Despite this obvious failure of the Buhari administration in the three key areas of its campaign promises in 2015, it expects well meaning, courageous and patriotic Nigerians like Kperogi to deviate from their consistency of holding governments accountable irrespective of share ethno-geographic or religious affiliation as some others have done.

That Kperogi has held all governments accountable with the same standards of demand for good governance is indicative of his aversion for ethno-geographic and religious bias. Not only has Kperogi refused to become a chorister in the Buharists choir, he actually exposed the propaganda scheme, under the banner of Buhari Media Centre, BMC, which was created to misinform and mislead unsuspecting members of the public on the true state of affairs in Nigeria. Kperogi revealed the structure of the BMC as sophisticated propaganda machinery, which operates with fascist precision. Thanks to Kperogi, Nigeria was saved from descending into a state of mass hypnotic ignorance akin to George Orwell’s Animal Farm, where Napoleon is always right.

Unfortunately, the Buhari administration has weaponized the mass poverty its acute mismanagement of the economy has resulted into. Having reduced the economy to life support leaving businesses to rely largely on government patronage, the owners of Daily Trust Newspapers may have been pressured to yield to the demands of regime agents to drop Kperogi’s incisive column. Kperogi’s column was not dropped because it was divisive, libellous or incendiary.

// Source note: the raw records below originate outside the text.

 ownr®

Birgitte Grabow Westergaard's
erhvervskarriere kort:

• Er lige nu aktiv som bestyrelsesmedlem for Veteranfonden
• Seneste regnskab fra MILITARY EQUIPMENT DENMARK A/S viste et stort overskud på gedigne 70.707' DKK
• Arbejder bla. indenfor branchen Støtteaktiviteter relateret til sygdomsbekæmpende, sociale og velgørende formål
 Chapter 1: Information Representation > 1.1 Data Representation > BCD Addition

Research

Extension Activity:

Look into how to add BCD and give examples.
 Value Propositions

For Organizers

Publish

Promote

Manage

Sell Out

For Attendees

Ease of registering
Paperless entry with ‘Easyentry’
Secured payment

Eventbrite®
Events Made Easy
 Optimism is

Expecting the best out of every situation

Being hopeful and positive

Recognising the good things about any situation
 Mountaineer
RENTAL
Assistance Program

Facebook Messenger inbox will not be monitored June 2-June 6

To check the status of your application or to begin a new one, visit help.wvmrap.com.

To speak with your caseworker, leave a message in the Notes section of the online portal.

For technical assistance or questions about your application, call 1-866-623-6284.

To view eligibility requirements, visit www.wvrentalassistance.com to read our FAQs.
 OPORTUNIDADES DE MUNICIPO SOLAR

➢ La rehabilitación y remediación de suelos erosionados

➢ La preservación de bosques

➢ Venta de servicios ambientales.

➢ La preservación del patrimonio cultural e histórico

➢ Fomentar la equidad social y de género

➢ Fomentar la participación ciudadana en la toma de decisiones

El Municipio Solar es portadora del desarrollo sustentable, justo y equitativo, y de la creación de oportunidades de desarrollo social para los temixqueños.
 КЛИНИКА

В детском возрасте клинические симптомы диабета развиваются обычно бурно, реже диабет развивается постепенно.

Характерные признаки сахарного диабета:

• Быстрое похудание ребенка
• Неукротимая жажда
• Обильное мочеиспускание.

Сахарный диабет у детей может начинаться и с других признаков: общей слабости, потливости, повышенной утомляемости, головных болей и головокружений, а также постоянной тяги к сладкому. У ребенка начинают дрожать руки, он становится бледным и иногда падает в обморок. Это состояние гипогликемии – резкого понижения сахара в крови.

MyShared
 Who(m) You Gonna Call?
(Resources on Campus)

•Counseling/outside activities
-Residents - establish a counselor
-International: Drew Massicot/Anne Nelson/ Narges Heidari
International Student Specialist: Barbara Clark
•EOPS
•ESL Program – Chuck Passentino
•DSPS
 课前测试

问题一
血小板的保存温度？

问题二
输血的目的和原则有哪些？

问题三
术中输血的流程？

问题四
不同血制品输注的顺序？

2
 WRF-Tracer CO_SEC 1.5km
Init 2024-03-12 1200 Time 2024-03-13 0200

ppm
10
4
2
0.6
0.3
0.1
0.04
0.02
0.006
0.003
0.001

It was dropped because it was considered too critical of Buhari’s leadership style.

The Kperogi incidence, which is consistent with the Buhari administration’s effort at curtailing freedom of the press, is indicative of a slide towards authoritarian totalitarianism in clear reversal of the modest gains of a consolidated liberal democratic culture between 1999 and 2015. It is now a common happenstance for publishers, editors and reporters of media organizations to be routinely harassed and detained by security agencies with demands for the sources of their stories.

It is clear that the president like many others before him has learnt nothing from history that power is transient. He has failed to learn the vital lesson of being the ultimate beneficiary of any good governance culture he institutionalises while in power and will also be a major victim of any bad governance culture structure he abets. The media is the fourth and most important arm of government. Whereas, the executive is limited by fixed terms, the legislature by fixed sessions and the Judiciary by service period, the media neither expires nor retires.

The media keeps watch day and night, year in year out on the society while holding governments accountable to the people. Buhari has forgotten that the vibrant Nigeria media held the government of Jonathan accountable while exposing its weaknesses to his electoral advantage. Out of power, Jonathan has to also rely on the most important arm of government, the media, for protection from rights violation and advocacy for better deal from government as an ordinary citizen.

Similarly, Buhari will be out of power someday and just as he benefited from a liberal democratic culture wherein the press was free from regime suppression, he will once more rely upon the media and especially Kperogi’s column, which now runs on the back page of the Saturday edition of the Nigerian Tribune, to hold government accountable for his rights and privileges as an ordinary citizen.